The market position overview reflects the distribution of the cost bases for circulation stocks across different price ranges. Observing the concentration and distribution of positions can provide insights into stock price trends, support and resistance areas, and potential future upward or downward movements.
1. Concept of the market position overview
The market position overview refers to the distribution of cost bases for circulation stocks and reflects the number of stocks held by investors at different price levels. Observing the market position overview for each trading day provides a complete understanding of the trading status of circulation stocks, which further aids in analyzing stock price trends. First, the market position overview can be used to determine whether a trend is likely to continue. In an upward trend, if a position moves up alongside the rising price, and the stock price is at or slightly above the average cost, it indicates that bullish sentiment is spreading, with increasing numbers of investors willing to buy the sold stocks. This suggests that the upward trend is likely to persist. The same logic applies to a downward trend. Furthermore, the concentration degree of positions above and below the price can be used to assess the future movement of the stock price. If there is a significant concentration of positions above the current stock price, the stock is likely to encounter sell-off pressure from loss-making positions during the upward movement of the stock price, making it difficult for the stock price to climb higher. To overcome this resistance, a substantial increase in volume is typically necessary during the upward push. Conversely, if a large concentration of positions is mainly situated below the current stock price, there is less resistance during the upward movement of the stock price, making it easier for the stock price to climb high.
2. The market position overview chart
Click the market position overview icon in the upper right corner of the stock details page, where the market position overview for the last trading day is displayed by default; drag the K-line to view the market position overviews for different trading days.
3. Understand market position overview indicators (using red for gains and green for losses as an example)

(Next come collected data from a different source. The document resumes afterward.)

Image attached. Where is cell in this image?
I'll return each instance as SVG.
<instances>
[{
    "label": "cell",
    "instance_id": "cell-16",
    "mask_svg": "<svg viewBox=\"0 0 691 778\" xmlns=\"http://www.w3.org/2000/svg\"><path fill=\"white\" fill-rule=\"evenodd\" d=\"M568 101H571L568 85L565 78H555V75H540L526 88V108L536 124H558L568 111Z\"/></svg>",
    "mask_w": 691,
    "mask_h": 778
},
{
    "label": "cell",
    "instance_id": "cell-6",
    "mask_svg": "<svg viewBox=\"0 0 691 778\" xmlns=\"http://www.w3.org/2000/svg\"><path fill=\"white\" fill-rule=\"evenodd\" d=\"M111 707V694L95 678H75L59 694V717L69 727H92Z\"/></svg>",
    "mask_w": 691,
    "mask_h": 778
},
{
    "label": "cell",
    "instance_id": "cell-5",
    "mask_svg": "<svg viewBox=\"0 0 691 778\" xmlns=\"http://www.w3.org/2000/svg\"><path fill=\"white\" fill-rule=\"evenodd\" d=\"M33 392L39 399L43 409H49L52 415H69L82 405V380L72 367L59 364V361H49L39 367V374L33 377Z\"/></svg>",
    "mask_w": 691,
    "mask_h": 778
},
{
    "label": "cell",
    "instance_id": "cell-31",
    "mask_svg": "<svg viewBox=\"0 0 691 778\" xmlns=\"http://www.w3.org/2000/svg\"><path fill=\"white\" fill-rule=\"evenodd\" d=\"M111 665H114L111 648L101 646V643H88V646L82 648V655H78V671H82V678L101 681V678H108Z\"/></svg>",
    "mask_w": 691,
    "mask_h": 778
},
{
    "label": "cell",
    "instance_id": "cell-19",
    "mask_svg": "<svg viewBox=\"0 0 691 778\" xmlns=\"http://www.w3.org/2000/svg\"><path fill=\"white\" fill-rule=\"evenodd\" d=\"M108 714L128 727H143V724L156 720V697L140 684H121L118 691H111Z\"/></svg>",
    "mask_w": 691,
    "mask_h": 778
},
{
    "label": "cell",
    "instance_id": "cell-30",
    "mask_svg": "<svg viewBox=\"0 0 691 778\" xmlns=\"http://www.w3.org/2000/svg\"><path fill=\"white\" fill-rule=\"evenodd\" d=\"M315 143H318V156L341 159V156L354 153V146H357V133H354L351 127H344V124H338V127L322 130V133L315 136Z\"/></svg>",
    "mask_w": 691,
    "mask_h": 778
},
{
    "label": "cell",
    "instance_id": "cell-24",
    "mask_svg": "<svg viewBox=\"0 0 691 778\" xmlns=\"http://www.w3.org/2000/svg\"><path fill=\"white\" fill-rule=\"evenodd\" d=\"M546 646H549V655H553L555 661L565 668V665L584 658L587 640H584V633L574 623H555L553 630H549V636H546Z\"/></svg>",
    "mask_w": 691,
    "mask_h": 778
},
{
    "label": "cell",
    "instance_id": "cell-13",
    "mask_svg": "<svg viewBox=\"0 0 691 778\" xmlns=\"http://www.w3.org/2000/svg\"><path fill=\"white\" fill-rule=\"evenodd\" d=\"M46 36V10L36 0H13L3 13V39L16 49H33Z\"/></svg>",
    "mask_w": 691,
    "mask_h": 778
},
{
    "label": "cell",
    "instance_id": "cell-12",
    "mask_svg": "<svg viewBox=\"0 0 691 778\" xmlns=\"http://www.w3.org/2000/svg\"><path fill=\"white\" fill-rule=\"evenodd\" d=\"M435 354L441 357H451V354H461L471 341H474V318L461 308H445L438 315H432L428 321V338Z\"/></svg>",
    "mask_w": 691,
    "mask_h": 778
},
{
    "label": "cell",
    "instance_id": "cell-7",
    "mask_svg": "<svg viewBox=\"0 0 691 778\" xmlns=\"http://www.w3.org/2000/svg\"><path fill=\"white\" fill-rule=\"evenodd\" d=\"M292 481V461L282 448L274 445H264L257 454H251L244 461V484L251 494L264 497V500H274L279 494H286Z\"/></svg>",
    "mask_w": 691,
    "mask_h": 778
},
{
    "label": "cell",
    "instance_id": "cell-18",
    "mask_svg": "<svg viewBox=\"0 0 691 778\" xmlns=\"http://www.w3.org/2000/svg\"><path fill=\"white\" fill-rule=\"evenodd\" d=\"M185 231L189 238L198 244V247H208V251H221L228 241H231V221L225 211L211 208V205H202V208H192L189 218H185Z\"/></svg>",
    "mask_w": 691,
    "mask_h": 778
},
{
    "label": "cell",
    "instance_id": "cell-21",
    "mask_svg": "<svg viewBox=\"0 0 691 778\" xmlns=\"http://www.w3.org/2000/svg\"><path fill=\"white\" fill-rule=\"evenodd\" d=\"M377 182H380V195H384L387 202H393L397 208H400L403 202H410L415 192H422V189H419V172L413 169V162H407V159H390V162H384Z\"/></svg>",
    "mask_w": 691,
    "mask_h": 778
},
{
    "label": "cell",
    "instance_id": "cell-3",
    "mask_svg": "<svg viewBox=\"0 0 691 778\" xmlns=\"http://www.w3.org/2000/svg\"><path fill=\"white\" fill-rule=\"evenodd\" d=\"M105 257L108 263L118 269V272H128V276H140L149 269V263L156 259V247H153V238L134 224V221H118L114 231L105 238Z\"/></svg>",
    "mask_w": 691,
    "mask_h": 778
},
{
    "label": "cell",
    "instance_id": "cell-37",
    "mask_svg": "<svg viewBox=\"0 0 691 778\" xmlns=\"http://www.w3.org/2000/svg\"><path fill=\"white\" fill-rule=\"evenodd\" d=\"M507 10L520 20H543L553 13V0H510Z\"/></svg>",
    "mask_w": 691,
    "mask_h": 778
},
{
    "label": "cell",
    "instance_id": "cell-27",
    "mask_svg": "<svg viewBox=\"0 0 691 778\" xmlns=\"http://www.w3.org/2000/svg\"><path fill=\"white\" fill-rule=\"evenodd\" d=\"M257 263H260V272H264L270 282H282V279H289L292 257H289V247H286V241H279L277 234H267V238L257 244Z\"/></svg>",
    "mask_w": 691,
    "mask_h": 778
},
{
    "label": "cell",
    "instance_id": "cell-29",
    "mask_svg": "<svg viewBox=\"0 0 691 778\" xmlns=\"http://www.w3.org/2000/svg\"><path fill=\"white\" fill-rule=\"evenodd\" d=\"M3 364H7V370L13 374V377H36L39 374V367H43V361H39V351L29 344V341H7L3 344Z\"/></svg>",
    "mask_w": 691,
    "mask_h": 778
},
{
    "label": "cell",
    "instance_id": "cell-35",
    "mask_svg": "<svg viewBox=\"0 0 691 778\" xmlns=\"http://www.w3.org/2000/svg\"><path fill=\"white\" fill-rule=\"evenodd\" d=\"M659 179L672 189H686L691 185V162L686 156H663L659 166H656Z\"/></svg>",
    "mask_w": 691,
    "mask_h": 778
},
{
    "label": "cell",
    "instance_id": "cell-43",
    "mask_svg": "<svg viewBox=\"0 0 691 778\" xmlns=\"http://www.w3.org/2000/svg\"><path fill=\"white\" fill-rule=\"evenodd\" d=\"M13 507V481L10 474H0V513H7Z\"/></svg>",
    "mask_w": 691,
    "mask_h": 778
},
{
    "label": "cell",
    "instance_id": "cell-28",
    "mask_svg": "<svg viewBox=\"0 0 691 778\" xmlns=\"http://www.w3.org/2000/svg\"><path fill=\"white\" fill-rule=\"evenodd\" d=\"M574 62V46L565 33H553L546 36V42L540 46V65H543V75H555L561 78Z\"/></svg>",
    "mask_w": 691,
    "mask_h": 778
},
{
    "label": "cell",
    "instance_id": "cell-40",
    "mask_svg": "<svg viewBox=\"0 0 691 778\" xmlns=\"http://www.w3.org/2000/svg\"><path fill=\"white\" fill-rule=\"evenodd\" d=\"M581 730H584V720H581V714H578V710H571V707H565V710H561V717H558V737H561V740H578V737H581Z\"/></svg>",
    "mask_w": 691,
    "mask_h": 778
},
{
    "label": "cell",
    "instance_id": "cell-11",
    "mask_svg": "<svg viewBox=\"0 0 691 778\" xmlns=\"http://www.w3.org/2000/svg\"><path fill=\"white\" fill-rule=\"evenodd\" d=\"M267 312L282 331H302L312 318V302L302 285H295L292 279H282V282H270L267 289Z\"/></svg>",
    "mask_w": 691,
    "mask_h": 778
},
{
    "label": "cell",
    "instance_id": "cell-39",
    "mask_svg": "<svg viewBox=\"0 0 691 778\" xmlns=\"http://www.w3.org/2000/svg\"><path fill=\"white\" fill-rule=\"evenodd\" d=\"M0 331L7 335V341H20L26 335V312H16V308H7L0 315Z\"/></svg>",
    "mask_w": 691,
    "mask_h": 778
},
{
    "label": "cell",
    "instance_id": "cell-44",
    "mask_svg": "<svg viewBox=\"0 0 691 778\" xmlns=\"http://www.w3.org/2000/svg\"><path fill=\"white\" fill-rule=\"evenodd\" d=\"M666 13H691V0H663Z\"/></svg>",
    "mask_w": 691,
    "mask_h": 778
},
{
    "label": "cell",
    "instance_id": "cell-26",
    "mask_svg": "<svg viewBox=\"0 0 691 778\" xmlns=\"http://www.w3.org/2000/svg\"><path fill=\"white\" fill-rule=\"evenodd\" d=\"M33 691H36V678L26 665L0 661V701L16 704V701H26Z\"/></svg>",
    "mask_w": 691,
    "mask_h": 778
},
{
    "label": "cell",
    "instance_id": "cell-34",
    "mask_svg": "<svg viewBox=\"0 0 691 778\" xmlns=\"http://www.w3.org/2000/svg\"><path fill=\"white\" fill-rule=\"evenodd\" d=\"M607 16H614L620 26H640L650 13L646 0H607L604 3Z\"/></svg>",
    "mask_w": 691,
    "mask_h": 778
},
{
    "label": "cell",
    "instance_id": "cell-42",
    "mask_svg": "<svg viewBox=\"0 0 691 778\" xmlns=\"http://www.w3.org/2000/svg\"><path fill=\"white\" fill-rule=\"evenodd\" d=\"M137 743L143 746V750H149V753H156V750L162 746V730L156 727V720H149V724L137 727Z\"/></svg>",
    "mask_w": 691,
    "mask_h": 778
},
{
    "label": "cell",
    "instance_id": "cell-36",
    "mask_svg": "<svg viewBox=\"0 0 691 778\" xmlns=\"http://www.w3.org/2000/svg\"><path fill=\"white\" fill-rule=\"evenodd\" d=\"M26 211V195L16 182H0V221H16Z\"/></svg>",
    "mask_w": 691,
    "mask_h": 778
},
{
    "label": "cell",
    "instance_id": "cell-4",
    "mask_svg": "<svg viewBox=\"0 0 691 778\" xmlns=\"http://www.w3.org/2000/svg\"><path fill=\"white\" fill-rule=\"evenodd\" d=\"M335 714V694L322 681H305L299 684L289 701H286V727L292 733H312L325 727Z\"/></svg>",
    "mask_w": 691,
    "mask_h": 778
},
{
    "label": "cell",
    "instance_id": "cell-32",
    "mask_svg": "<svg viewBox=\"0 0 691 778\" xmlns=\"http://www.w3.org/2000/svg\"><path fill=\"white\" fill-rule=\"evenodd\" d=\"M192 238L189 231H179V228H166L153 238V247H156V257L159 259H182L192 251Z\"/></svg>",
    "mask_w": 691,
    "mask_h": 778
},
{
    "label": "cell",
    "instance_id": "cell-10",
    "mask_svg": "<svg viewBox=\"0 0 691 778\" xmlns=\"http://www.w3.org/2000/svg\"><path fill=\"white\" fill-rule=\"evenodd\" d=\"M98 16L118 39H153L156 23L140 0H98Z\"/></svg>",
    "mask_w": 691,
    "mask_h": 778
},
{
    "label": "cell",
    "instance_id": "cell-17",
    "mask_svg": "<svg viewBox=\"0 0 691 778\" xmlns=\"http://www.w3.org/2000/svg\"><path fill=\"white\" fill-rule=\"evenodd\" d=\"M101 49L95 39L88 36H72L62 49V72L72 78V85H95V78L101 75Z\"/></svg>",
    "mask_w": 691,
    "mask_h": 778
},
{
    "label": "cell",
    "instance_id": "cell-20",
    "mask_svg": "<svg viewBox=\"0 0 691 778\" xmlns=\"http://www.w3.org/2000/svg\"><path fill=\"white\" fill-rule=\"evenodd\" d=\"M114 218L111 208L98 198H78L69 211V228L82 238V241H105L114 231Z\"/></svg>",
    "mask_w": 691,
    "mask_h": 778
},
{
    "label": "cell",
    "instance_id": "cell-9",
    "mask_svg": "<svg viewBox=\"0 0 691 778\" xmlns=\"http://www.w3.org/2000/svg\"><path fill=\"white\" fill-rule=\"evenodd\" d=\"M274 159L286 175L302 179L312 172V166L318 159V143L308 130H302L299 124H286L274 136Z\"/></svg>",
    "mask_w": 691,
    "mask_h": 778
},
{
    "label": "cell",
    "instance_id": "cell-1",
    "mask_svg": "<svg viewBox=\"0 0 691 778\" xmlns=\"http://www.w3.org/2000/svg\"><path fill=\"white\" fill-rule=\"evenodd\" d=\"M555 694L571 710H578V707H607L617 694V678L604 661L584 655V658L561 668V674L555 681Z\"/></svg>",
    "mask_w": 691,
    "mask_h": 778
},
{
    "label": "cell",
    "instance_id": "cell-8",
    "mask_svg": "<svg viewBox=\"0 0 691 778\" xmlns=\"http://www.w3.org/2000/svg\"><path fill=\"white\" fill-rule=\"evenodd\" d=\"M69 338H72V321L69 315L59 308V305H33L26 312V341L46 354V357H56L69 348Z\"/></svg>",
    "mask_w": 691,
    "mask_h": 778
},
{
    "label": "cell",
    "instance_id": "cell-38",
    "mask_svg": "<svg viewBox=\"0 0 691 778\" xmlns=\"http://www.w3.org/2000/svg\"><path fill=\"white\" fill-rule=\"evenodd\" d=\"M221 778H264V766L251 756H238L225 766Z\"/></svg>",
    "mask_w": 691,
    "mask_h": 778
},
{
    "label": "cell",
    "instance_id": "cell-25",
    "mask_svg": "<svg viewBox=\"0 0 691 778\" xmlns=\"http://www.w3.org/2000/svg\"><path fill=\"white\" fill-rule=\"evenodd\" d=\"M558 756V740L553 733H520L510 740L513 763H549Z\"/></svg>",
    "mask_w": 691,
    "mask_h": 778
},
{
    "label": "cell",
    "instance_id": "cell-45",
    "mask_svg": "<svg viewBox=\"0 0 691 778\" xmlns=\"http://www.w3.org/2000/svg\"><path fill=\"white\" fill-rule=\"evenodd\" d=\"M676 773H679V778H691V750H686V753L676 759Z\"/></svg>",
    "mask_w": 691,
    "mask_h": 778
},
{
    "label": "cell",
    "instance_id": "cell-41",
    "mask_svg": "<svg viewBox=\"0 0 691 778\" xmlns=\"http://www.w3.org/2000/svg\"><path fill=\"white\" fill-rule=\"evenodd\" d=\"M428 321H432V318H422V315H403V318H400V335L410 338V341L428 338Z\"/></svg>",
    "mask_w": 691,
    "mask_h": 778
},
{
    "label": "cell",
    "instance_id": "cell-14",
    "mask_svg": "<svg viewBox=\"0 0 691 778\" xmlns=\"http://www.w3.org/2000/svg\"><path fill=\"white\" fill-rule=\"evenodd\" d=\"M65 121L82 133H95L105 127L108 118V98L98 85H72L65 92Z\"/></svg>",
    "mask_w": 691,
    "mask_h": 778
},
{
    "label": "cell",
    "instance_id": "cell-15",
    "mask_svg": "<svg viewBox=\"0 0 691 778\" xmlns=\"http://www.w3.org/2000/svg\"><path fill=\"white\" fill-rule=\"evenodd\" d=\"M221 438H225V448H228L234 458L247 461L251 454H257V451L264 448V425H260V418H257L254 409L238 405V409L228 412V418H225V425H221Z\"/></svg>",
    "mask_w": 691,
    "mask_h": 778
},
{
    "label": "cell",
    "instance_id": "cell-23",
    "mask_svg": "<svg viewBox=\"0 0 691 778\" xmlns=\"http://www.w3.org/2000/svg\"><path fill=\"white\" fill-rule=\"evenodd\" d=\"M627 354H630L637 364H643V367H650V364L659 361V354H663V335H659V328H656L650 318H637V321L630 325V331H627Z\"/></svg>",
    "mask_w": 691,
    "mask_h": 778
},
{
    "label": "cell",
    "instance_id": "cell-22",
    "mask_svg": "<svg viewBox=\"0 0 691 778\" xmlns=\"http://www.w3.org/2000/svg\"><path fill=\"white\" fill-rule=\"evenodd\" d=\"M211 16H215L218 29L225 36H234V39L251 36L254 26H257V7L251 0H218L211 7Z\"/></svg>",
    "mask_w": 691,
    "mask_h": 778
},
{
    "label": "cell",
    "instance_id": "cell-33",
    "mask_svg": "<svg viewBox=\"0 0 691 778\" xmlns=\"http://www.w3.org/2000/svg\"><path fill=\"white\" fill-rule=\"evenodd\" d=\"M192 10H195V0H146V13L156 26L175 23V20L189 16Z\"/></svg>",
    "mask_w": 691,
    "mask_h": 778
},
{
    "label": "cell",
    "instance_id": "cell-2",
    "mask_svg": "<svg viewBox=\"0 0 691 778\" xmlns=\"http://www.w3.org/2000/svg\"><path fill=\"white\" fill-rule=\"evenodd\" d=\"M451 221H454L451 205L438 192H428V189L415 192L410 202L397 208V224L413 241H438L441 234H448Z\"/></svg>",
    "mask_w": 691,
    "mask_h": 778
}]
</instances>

The red position area represents profitable positions, where the cost bases for these positions are below the current price;
The green position area represents loss-making positions, where the cost bases for these positions are above the current price;
The yellow line indicates the average cost of all positions;
Resistance refers to points where the stock price is likely to face resistance during its upward movement;
Support refers to points where the stock price is likely to find support during its downward movement.
4. Application of the market position overview
(1) Low-level concentration
This pattern occurs after a stock price has continuously declined or remained in a sideways movement at a low level. At this point, positions from higher levels are transferred to lower levels. If these lower-level positions are concentrated within a narrow price range and the proportion of profitable positions is significant, a low-level concentration pattern is established. In this situation, the resistance to upward stock price movement diminishes, indicating a strong possibility of a bottom forming and the potential for a rally to occur.
(2) High-level concentration
This pattern occurs after a stock price has continuously risen or remained in a sideways movement at a high level. At this point, positions from lower levels are transferred to higher levels. If these higher-level positions are concentrated within a narrow price range and the proportion of profitable positions is small, a high-level concentration pattern is established. In this situation, the resistance to upward stock price movement is significant, and if the price continues to rise, it will encounter sell-off pressure from loss-making positions. Therefore, the primary strategy should be to avoid this situation.
(3) Double-peak pattern
This refers to the formation of two concentration peaks in the market position overview chart, with the stock price situated between these two concentration areas. When the stock price moves downward, it encounters support from the lower concentration area, and when it moves upward, it faces sell-off resistance from the upper concentration area. At this time, the stock price tends to fluctuate.
(4) Position divergence
This refers to a scenario where the corresponding price levels of positions are highly dispersed. This indicates that the current positions are very fragmented and not concentrated in the hands of influential players, resulting in a lack of market cohesion. Consequently, the stock price is unlikely to experience a sharp rise. This pattern is commonly seen in large-cap stocks.
Key Takeaways: The market position overview reflects the cost bases for different price levels, aiding in the assessment of market sentiment and trend direction. An upward movement of positions indicates bullish sentiment, while a downward movement suggests bearish sentiment; high-level concentration acts as resistance, while low-level concentration serves as support. Click the individual stock detail page in the upper right corner to view the market position overview chart, and move the K-line to check historical overviews. Combining this with the average cost line and concentration areas helps determine trading opportunities.
Disclosures
The above analysis reflects general trends and does not guarantee market outcomes; it does not constitute any investment advice.